What Is The Effect Of Too Much Rennet In Cheese Making

Too much rennet can make cheese too firm


Rennet is an essential component of cheese making. It is an enzyme found in the stomach of sheep and cows, and is used to curdle the proteins in milk so it coagulates and transforms into cheese. The milk acidifies and the curds and whey are separated, leaving you with cheese. This method is the basis for all cheese making. Care needs to be taken to add the adequate amount of rennet, as too much can spoil the texture and flavor of the cheese.


Taste


Too much rennet can cause the cheese to taste bitter. The more you age it the more bitter it will taste.
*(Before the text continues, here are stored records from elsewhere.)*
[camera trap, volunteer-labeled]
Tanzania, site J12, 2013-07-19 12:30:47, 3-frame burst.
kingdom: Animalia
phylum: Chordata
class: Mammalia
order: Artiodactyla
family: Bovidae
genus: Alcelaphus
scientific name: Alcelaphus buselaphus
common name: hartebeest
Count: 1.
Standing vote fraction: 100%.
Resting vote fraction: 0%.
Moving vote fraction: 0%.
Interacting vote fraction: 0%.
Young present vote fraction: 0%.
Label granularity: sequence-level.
While this doesn't pose any problems to your health it means the cheese will have a very unpleasant flavor.


Smell


If your cheese has a very strong, unpleasant smell it could be down to the amount of rennet you've used. This won't harm your health but it will have a negative effect on your refrigerator and won't be particularly appetizing.


Texture


If you add too much rennet this can cause the curd to coagulate too quickly, resulting in cheese that is too firm. When you attempt to cut the cheese it will tear apart. It won't be ideal in terms of presentation, but it will still be perfectly edible. Also bear in mind that after six to nine months rennet doesn't coagulate as well as fresh rennet.


Lactose








The cheese might retain too much whey if there is too much rennet. Whey is full of lactose, and therefore large amounts are unsuitable for those suffering from lactose intolerance.